§ **ИСХОДНЫЙ ФРАГМЕНТ**
К счастью, события в России и Восточной Европе взорвали эти историографические и политические границы и открыли возможность передумать и перестроить историческую науку. В этой статье я опишу новые направления в американской историографии России. Мой первый предмет - общие направления исторических исследований; второй - новые "больные" вопросы у американских исследователей; третий - новые методологические подходы; четвертый - исследования, которые отсутствуют у американских историков (чего мы не делаем), и в качестве заключения - несколько слов о так называемой культурной истории.

Эти заметки, безусловно, основаны на личном опыте и личном мнении. Чтобы яснее представить мои критические замечания в адрес западной историографии, какой я ее представляю, следует уточнить истоки данного обзора. Статья написана в ходе моей работы профессором исторического факультета Мичиганского университета и директором Центра по изучению России и Восточной Европы Мичиганского университета, а также членом советского и постсоветского Совета по исследованиям общественных наук (SSRC). В настоящее время под моим руководством около 20-ти аспирантов пишут диссертации, и в статье они невольно выступают в роли исторического источника. И третий источник - это идеи, которые оформились в результате работы над книгой об имперской России - коллективной работы, в которой участвуют коллеги разных поколений из разных университетов. Дискуссии вокруг этого проекта играют важную роль в определении новых подходов к истории имперской России. И это возвращает меня к истории старого режима в России.

§ **ИЗВЛЕЧЁННЫЕ ЗАПИСИ**
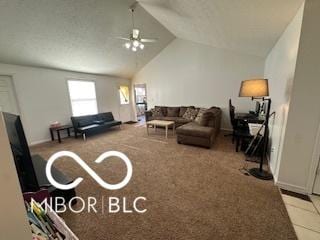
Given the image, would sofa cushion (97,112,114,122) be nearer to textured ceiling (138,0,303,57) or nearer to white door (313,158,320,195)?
textured ceiling (138,0,303,57)

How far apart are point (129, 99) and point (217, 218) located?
6765 millimetres

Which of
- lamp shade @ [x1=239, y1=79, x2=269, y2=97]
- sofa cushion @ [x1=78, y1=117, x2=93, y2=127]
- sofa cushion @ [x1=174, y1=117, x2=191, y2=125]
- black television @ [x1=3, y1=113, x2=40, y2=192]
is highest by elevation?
lamp shade @ [x1=239, y1=79, x2=269, y2=97]

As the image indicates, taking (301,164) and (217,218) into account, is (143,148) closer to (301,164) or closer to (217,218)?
(217,218)

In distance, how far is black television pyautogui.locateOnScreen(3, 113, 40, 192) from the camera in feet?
3.13

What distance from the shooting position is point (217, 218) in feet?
5.72

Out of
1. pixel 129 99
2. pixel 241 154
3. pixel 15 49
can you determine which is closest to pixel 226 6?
pixel 241 154

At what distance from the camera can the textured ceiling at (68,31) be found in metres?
2.74

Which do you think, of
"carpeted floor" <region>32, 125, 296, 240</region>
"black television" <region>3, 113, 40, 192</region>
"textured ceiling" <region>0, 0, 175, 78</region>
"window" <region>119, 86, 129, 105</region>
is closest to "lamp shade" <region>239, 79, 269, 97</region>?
"carpeted floor" <region>32, 125, 296, 240</region>

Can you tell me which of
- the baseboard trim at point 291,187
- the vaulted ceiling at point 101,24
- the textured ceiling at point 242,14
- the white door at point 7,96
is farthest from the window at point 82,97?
the baseboard trim at point 291,187

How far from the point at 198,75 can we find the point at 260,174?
4029mm

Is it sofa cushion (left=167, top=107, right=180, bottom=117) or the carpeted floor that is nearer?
the carpeted floor

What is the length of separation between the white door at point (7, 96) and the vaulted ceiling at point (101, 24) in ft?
1.64

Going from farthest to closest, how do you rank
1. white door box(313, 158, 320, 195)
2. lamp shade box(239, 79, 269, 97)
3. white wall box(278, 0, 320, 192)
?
1. lamp shade box(239, 79, 269, 97)
2. white door box(313, 158, 320, 195)
3. white wall box(278, 0, 320, 192)

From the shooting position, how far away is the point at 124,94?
7.50 meters
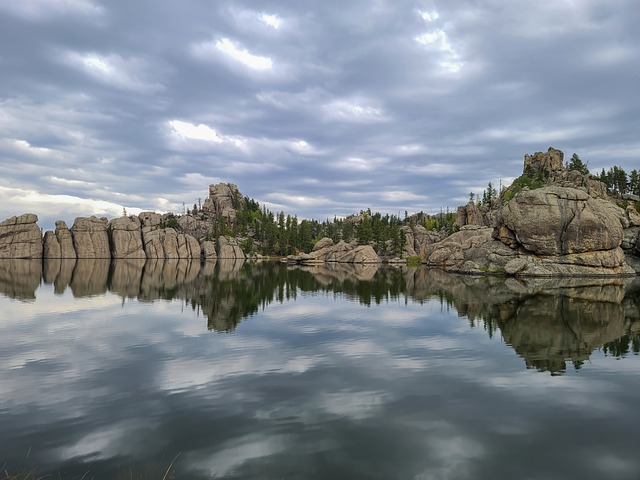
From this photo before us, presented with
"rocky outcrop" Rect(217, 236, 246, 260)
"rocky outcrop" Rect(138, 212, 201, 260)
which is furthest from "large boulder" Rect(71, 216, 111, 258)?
"rocky outcrop" Rect(217, 236, 246, 260)

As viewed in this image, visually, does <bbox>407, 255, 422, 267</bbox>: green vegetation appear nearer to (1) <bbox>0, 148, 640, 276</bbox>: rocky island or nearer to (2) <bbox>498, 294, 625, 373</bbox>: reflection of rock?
(1) <bbox>0, 148, 640, 276</bbox>: rocky island

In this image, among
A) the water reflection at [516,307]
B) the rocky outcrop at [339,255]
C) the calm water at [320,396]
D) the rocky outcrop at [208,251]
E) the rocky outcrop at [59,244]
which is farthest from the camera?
the rocky outcrop at [208,251]

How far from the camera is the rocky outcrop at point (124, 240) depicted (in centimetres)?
15175

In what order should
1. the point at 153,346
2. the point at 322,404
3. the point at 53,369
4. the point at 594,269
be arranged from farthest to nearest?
the point at 594,269, the point at 153,346, the point at 53,369, the point at 322,404

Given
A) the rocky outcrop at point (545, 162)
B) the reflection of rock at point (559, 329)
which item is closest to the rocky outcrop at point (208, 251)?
the rocky outcrop at point (545, 162)

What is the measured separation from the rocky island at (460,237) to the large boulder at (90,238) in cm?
33

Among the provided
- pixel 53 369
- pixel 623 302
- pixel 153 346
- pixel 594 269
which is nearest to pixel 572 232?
pixel 594 269

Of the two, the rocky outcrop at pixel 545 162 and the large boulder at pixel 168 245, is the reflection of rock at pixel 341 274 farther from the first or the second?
the rocky outcrop at pixel 545 162

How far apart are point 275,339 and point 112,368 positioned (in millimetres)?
9109

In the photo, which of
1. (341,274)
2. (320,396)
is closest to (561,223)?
(341,274)

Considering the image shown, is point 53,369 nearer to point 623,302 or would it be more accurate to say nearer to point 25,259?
point 623,302

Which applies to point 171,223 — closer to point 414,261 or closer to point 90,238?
point 90,238

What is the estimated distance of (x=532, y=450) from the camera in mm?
11023

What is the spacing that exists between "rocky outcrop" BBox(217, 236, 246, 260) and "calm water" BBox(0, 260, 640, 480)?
134 meters
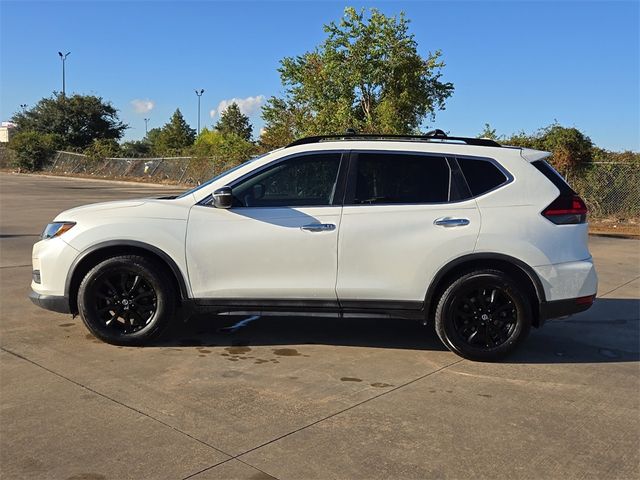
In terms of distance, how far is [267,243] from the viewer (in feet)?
15.6

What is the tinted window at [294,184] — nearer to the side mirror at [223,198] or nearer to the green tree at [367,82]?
the side mirror at [223,198]

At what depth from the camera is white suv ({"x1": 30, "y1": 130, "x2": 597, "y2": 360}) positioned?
4730mm

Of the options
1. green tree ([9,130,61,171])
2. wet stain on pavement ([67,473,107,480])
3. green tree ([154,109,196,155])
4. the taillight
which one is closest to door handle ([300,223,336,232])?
the taillight

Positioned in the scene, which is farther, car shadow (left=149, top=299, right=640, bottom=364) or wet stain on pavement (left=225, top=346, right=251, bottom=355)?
car shadow (left=149, top=299, right=640, bottom=364)

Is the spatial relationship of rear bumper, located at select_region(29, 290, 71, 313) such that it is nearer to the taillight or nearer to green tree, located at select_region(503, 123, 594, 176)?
the taillight

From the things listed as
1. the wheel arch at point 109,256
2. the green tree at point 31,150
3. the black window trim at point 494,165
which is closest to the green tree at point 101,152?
the green tree at point 31,150

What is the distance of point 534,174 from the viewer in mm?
4816

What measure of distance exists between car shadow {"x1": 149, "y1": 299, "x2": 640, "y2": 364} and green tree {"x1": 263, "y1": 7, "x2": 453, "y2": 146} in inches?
459

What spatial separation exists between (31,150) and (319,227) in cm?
5471

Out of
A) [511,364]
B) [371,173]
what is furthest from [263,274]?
[511,364]

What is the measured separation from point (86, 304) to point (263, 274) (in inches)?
60.5

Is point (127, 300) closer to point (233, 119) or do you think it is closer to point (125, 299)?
point (125, 299)

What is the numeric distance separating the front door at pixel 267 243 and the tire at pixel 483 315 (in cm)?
99

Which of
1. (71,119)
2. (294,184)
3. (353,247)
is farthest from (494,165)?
(71,119)
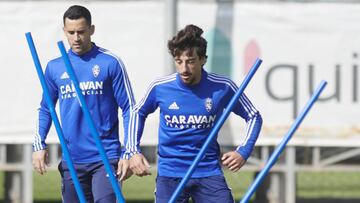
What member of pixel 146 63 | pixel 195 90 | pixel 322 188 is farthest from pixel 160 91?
pixel 322 188

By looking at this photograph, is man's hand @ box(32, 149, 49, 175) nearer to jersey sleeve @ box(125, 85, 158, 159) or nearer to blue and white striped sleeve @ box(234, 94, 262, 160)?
jersey sleeve @ box(125, 85, 158, 159)

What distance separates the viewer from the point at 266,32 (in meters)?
11.3

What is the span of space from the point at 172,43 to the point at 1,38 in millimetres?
5027

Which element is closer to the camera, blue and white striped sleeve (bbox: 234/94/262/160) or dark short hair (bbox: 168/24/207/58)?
dark short hair (bbox: 168/24/207/58)

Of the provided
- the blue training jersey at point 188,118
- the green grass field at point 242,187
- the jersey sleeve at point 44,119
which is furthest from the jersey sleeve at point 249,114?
the green grass field at point 242,187

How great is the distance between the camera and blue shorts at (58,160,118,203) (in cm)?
734

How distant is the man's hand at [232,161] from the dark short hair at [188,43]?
1.90 feet

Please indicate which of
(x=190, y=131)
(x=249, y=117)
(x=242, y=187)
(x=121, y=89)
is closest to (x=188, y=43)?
(x=190, y=131)

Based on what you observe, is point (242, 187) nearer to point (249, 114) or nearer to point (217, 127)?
point (249, 114)

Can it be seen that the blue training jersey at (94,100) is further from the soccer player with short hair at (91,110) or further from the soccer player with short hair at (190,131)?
the soccer player with short hair at (190,131)

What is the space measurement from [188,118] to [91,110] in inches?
27.4

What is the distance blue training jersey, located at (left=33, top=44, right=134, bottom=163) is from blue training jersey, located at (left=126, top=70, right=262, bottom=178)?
1.16 ft

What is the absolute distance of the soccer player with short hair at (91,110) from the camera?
7383 mm

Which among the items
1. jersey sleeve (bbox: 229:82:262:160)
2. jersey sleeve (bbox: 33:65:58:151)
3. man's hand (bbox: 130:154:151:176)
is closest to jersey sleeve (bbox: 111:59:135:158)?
jersey sleeve (bbox: 33:65:58:151)
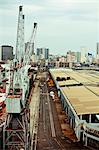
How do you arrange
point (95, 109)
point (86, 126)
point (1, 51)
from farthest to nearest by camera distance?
1. point (1, 51)
2. point (95, 109)
3. point (86, 126)

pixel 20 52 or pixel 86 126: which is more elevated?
pixel 20 52

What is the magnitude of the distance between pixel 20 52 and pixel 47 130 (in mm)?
9184

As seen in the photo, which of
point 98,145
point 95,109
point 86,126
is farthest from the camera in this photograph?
point 95,109

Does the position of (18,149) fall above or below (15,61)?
below

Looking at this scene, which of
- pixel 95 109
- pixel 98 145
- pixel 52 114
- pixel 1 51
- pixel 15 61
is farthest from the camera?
pixel 1 51

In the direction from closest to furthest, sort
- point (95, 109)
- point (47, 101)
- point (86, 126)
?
point (86, 126)
point (95, 109)
point (47, 101)

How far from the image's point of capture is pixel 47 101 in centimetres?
5309

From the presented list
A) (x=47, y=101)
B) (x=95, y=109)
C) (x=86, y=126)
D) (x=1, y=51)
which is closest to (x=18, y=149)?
(x=86, y=126)

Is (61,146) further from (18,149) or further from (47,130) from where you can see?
(47,130)

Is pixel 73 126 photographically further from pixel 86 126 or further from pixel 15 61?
pixel 15 61

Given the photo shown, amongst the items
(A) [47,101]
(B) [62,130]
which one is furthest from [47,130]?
(A) [47,101]

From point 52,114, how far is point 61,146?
13.9m

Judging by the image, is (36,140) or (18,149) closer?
(18,149)

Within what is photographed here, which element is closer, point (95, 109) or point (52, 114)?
point (95, 109)
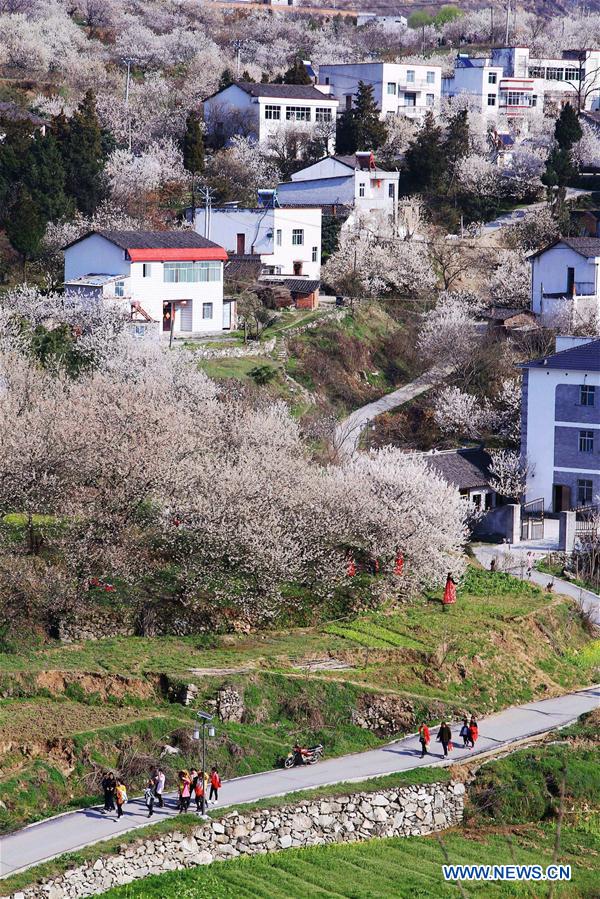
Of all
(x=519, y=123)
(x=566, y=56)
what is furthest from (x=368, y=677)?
(x=566, y=56)

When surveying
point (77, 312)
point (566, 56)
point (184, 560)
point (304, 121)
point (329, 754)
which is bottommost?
point (329, 754)

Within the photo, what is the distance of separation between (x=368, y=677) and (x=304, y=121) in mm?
52855

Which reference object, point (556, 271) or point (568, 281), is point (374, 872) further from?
point (556, 271)

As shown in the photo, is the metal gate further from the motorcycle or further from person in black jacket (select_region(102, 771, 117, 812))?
person in black jacket (select_region(102, 771, 117, 812))

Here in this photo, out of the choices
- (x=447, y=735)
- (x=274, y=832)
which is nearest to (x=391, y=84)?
(x=447, y=735)

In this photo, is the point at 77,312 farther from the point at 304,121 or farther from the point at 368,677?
the point at 304,121

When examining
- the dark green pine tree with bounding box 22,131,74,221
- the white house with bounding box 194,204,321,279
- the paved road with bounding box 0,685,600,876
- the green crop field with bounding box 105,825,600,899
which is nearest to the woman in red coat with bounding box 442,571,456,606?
the paved road with bounding box 0,685,600,876

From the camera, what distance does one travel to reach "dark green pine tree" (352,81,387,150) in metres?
76.1

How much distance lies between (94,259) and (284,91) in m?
28.0

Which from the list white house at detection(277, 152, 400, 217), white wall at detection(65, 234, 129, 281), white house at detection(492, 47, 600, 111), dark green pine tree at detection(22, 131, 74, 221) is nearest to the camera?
white wall at detection(65, 234, 129, 281)

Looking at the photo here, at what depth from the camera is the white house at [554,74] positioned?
91.8 meters

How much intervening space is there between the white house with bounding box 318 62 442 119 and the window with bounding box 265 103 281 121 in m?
5.62

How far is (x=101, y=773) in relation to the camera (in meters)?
26.6

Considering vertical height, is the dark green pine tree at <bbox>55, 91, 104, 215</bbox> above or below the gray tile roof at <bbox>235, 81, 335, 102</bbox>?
below
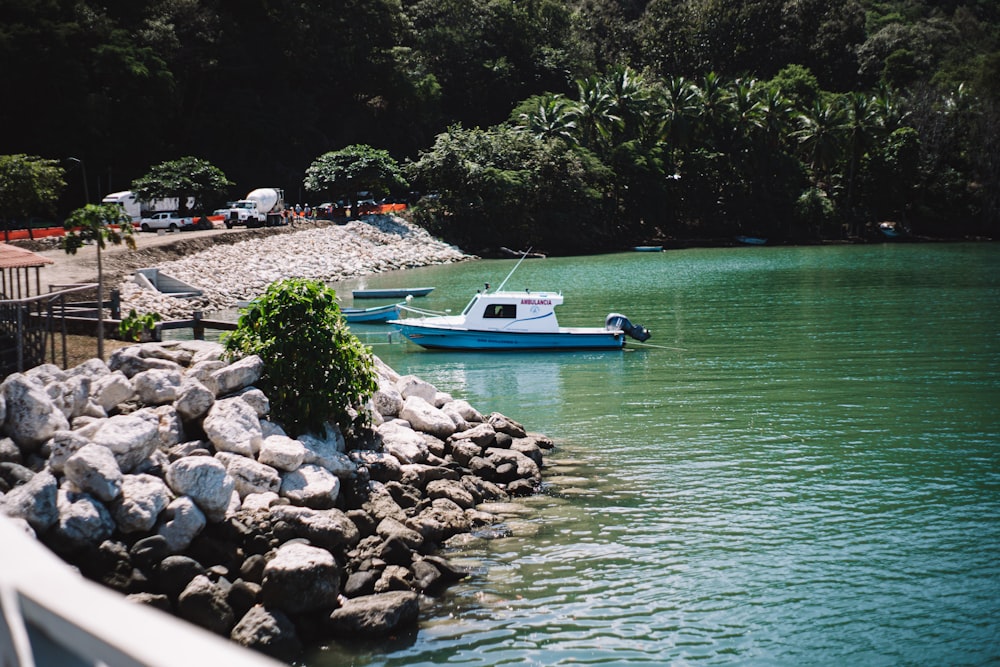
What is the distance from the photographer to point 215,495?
13.2 metres

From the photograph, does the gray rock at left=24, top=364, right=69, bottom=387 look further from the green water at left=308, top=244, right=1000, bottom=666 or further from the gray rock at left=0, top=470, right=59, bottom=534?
the green water at left=308, top=244, right=1000, bottom=666

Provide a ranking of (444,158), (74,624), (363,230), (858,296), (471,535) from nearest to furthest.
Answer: (74,624), (471,535), (858,296), (363,230), (444,158)

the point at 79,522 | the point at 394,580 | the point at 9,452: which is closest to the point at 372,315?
the point at 9,452

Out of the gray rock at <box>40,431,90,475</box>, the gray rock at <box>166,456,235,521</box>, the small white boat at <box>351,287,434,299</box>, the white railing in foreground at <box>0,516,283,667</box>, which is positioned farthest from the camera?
the small white boat at <box>351,287,434,299</box>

§ **ЗАДАНИЕ**
Сколько аспирантов, согласно исходному фрагменту, в настоящее время пишут диссертации под руководством автора? Для выполнения задания записи не требуются.

§ **РЕЗУЛЬТАТ ВЫПОЛНЕНИЯ**
Около 20-ти аспирантов.